In Kannuu Pty Ltd. v. Samsung Electronics Co., Ltd., No 19-civ-4297 (S.D.N.Y Jan. 19, 2021), the parties’ forum selection clause in their non-disclosure agreement did not prevent Samsung Electronics Co., Ltd. (“Samsung”) from challenging Kannuu Pty, Ltd.’s (“Kannuu”) patent in an IPR proceeding.  The court held IPR petitions did not fall within the scope of the agreement’s forum selection clause.

Kannuu filed a suit against Samsung for patent infringement and breach of contract.  The parties had entered into a non-disclosure agreement years earlier when Samsung inquired about Kannuu’s search-and-navigation technology.  A confidentiality clause limiting the use of disclosed information and a forum selection clause requiring any proceeding “arising out of” or “relating to” the agreement be brought in a court of New York were included in the agreement.

After Kannuu filed suit asserting five of its patents, Samsung petitioned the PTAB for IPR of all asserted claims of the patents.  The IPR petitions for two of the patents were instituted.  In the district court, Kannuu filed a motion for preliminary injunction to restrain Samsung from proceeding before the PTAB in light of the agreement’s forum selection clause.
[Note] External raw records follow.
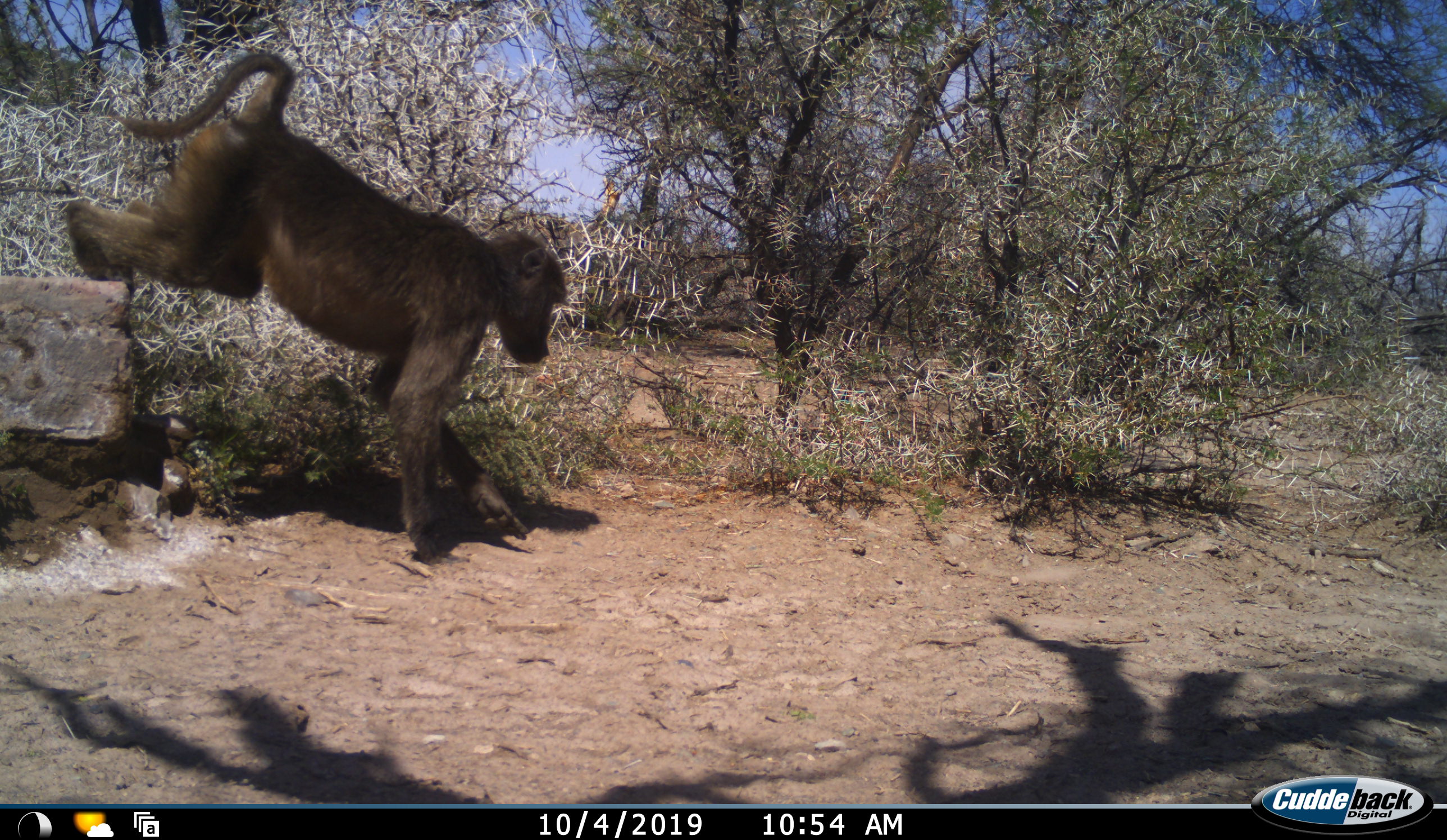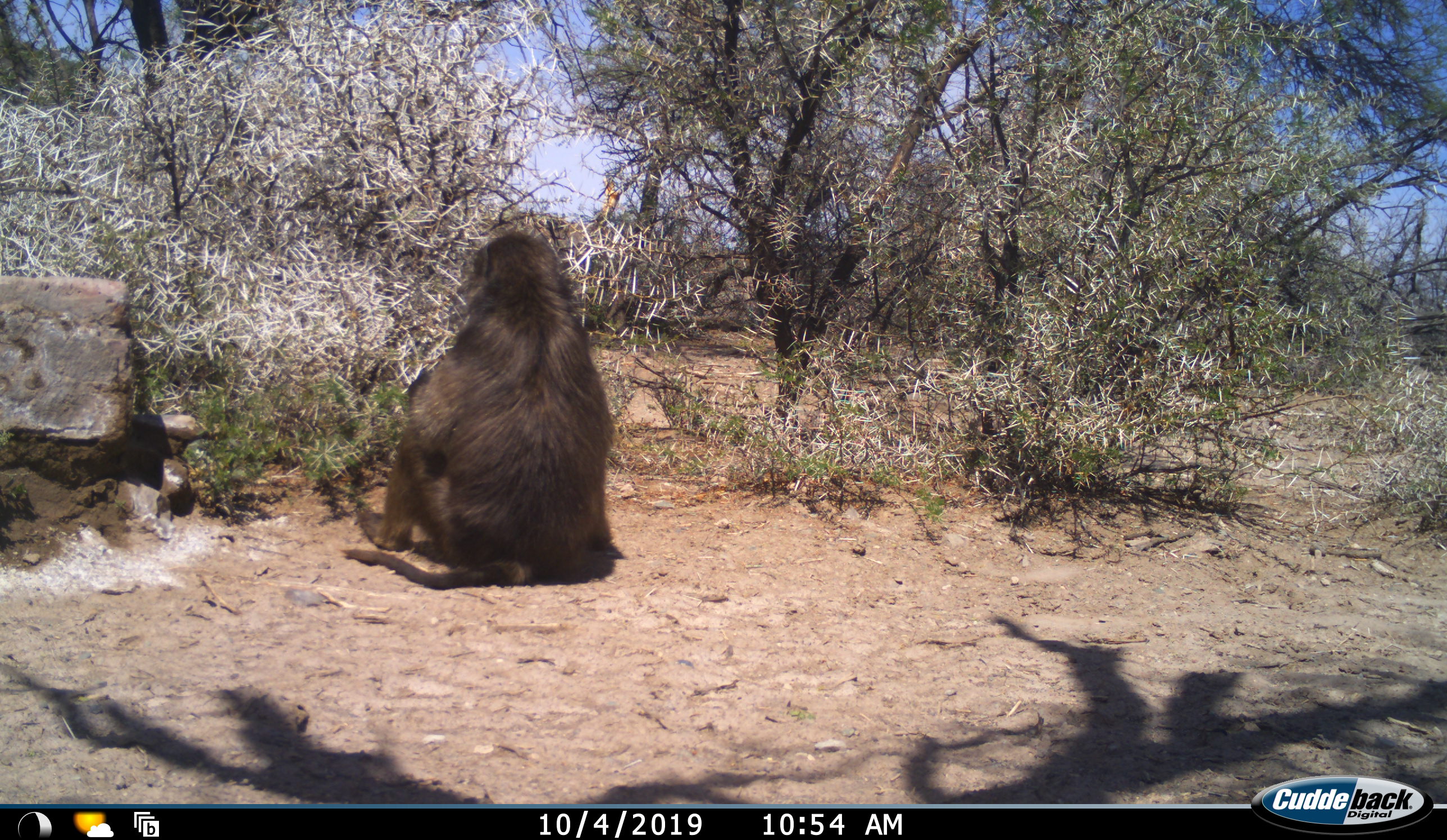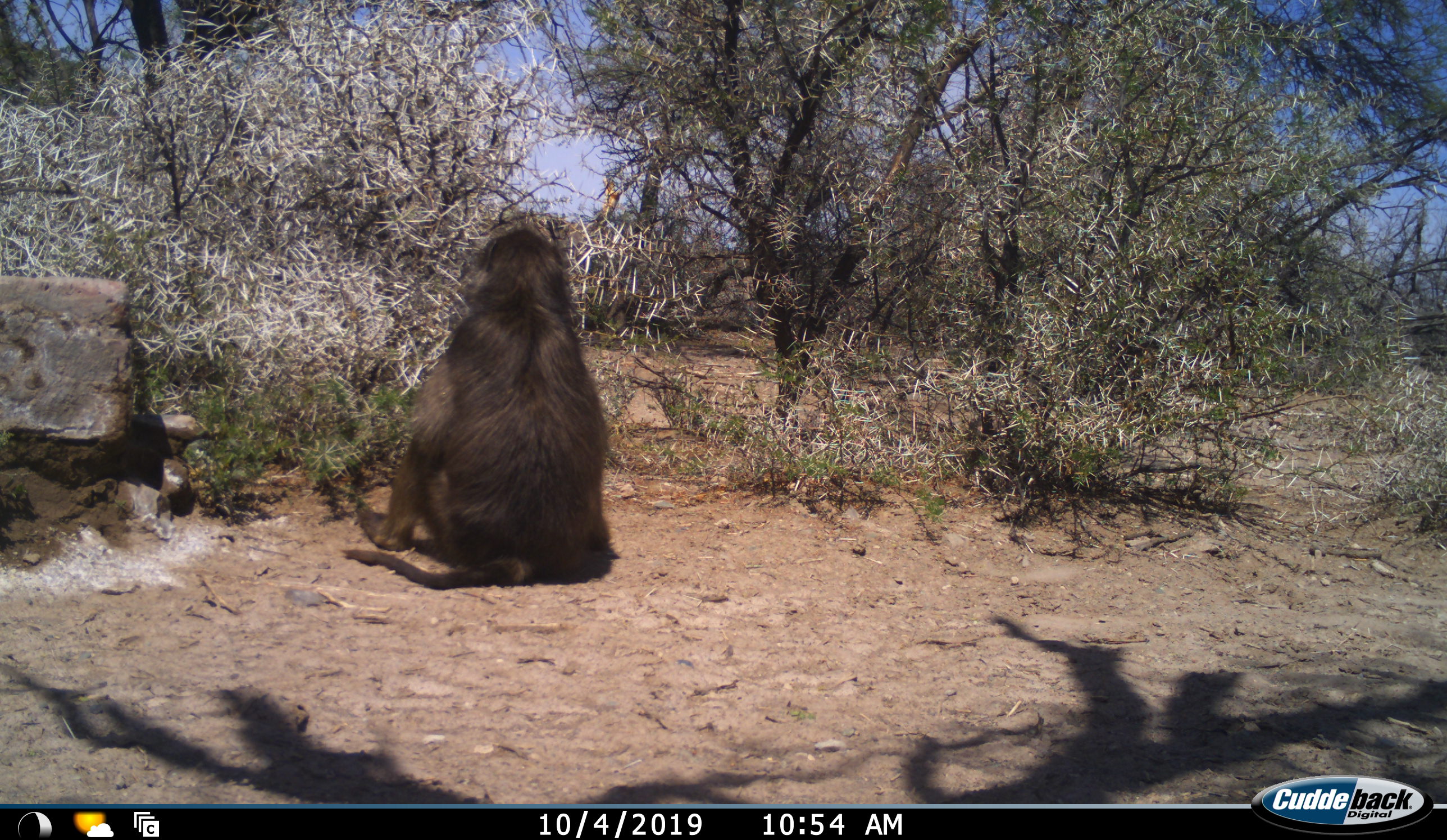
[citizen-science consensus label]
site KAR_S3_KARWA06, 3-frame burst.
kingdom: Animalia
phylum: Chordata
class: Mammalia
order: Primates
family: Cercopithecidae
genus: Papio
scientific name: Papio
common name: baboon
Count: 1.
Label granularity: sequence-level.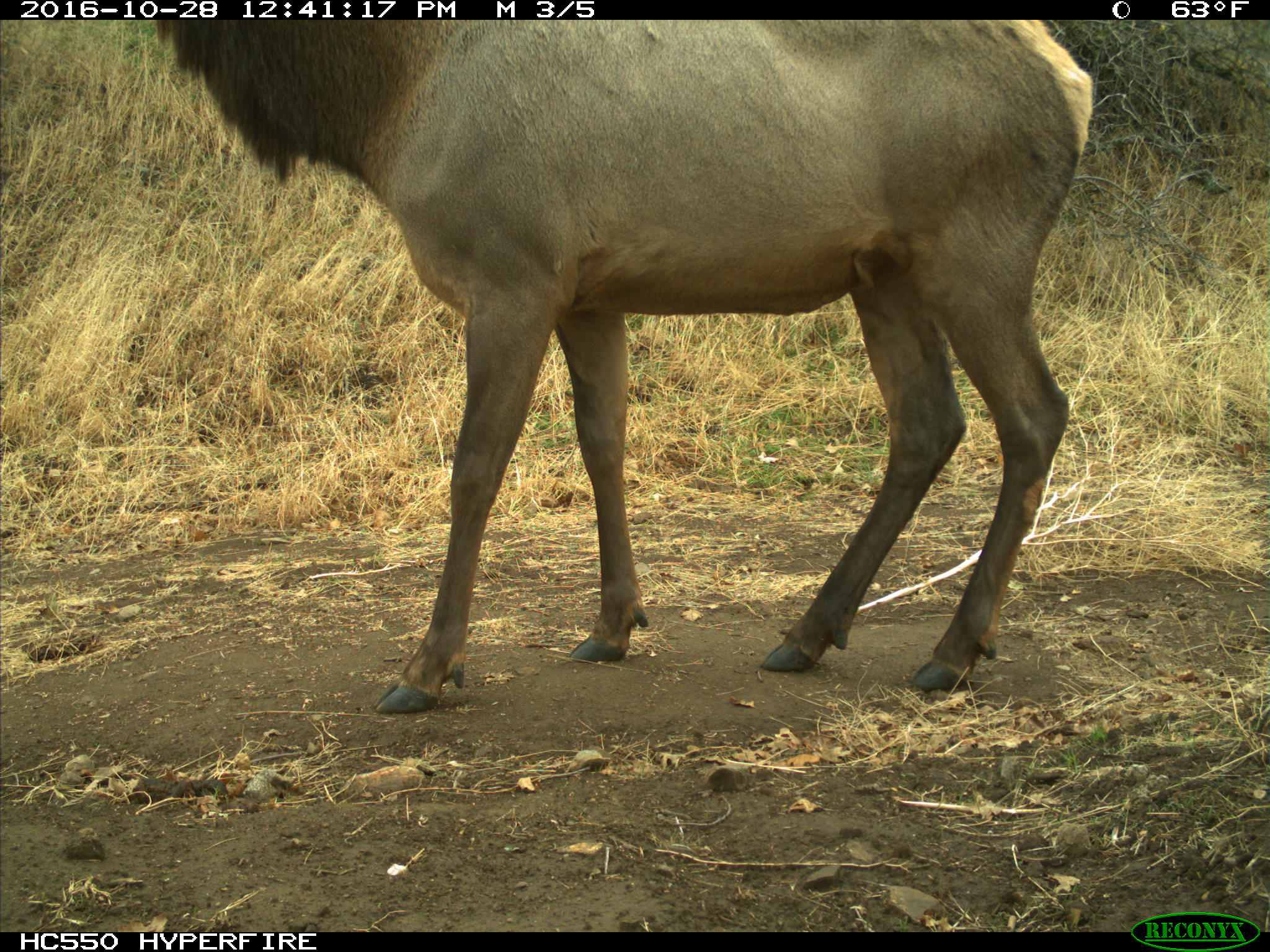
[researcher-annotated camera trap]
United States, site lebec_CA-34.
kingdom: Animalia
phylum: Chordata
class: Mammalia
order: Artiodactyla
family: Cervidae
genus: Cervus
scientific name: Cervus canadensis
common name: elk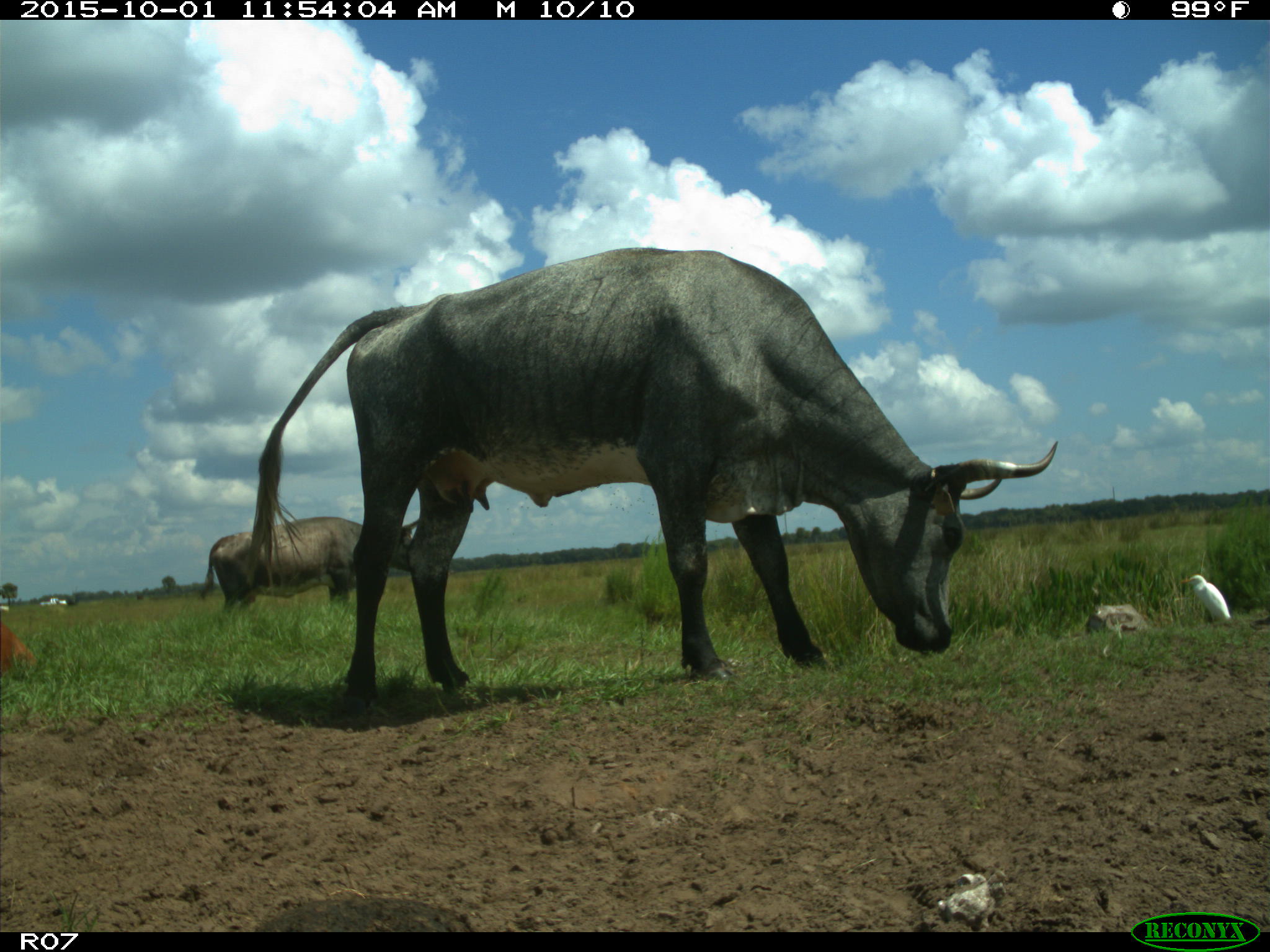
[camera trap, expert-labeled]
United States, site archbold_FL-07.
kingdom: Animalia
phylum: Chordata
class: Mammalia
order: Artiodactyla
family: Bovidae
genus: Bos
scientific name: Bos taurus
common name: domestic cow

The court recognized that it may grant such a preliminary injunction if the forum selection clause is valid and enforceable.  This would require that: (1) the clause was reasonably communicated to the party resisting enforcement; (2) the clause is mandatory; and (3) the claims and parties involved in the suit are subject to the forum selection clause.  The first two requirements were not in dispute, but the parties disputed whether the claims were subject to the forum selection clause.

The court ruled that the IPR proceedings do not fall within the scope of the forum selection clause.  The court applied a plain and ordinary meaning when determining what actions “arise out of” or “relate to” the agreement because no definition defining the scope of these terms was present in the agreement.  The agreement concerned the confidentiality of disclosed information and did not grant intellectual property rights or a license to either party.  With this framework, the court noted the IPR proceedings determine the validity of Kannuu’s patents, which do not affect whether Samsung impermissibly used confidential information in violation of the agreement.  The court recognized that some of the information that arose from the discussions after the non-disclosure agreement may be relevant to the IPR proceedings, but found that connection to be too attenuated to be within the plain meaning of “relating to” the agreement.  Finding the likelihood of success on the merits against Kannuu, the court denied the preliminary injunction.